Under Virginia law, a presumption of undue influence arises in certain circumstances relating to the execution of a will, pursuant to which the burden of proof shifts to the proponent of the will to rebut the presumption. Prior to Parson, there was some question as to the manner in which a jury should be instructed about the presumption of undue influence. The question was: should the jury be instructed to find whether the presumption of undue influence has been rebutted, or should the trial court make such a determination as a matter of law (and in turn keep that decision from the jury)?

In Parson, the Virginia Supreme Court answered that question in favor of the second option: that the trial court (as opposed to the jury) should make the determination of whether the presumption of undue influence was rebutted.

The following is the key portion of the Court’s opinion:

[T]he only effect of the presumption is to shift the burden of production to the proponent of the will. The contestant of a will always retains the burden of persuasion, and in order to prevail on a claim of undue influence, the contestant of a will must prove undue influence by clear and convincing evidence.

Having clarified the type of presumption that applies in cases alleging undue influence in the creation of a will, we will take this opportunity to set forth the legal effect of this presumption in such cases. If a contestant of a will pleads sufficient facts to allege that (1) the testator was old when his will was established; (2) he named a beneficiary who stood in a relationship of confidence or dependence; and (3) he previously had expressed an intention to make a contrary disposition of his property, such allegations would be sufficient to survive demurrer. At trial, if a contestant of a will puts forth evidence to prove these three elements, the presumption would be established and the contestant would survive a motion to strike his evidence at the close of the plaintiff’s evidence.

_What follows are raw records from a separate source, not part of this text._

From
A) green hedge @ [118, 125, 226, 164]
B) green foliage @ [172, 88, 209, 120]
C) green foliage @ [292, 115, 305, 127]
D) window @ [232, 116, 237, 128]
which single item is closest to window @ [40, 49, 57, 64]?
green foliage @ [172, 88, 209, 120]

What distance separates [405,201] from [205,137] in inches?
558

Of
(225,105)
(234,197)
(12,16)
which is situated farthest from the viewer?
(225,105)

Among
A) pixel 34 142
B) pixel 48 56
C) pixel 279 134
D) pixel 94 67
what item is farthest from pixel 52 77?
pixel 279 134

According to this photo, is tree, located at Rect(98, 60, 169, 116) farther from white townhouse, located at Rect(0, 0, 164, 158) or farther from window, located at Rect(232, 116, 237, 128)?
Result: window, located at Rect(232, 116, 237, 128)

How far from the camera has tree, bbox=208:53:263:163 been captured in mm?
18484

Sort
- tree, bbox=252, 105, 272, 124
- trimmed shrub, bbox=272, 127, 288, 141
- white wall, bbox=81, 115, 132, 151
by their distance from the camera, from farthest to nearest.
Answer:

Once the presumption of undue influence is established, the burden of production then shifts to the proponent of the will. If the proponent of the will puts forth no evidence at this point, the presumption of undue influence is sufficient to form the basis of a verdict in the contestant’s favor. In order to rebut the presumption, the proponent of the will is required to put forth countervailing evidence tending to prove that the decedent’s will was not overborne. We have explained that “not all influence is undue in the legal sense. To be classified as ‘undue,’ influence must place the testator in the attitude of saying, ‘It is not my will but I must do it.'” If the proponent of the will produces evidence tending to prove that the decedent’s will was not overborne, the presumption “disappears like a bursting bubble.” The contestant of the will then retains the burden of proving undue influence by clear and convincing evidence.

If the presumption has been rebutted and has “disappeared,” the jury should not be instructed as to the presumption. In order to submit the question of undue influence to the jury, “there must be evidence presented which is sufficient to show that the person executing the will was deprived of his volition to dispose of his property as he wished.” If such evidence is insufficient to submit to the jury, the proponent’s motion to strike the contestant’s evidence should be granted.

(internal citations omitted).

Practically speaking, I suspect that there will be few scenarios in which the proponent of the will wouldn’t be able to put forward at least some evidence tending to prove that the decedent’s will was not overborne. The practical effect would be to “burst the bubble” (using the Court’s words) of the presumption, thereby keeping the jury from being instructed as to the presumption. The result of the Parson holding is that going forward, there will likely be very few instances in which a jury is instructed on the undue influence presumption.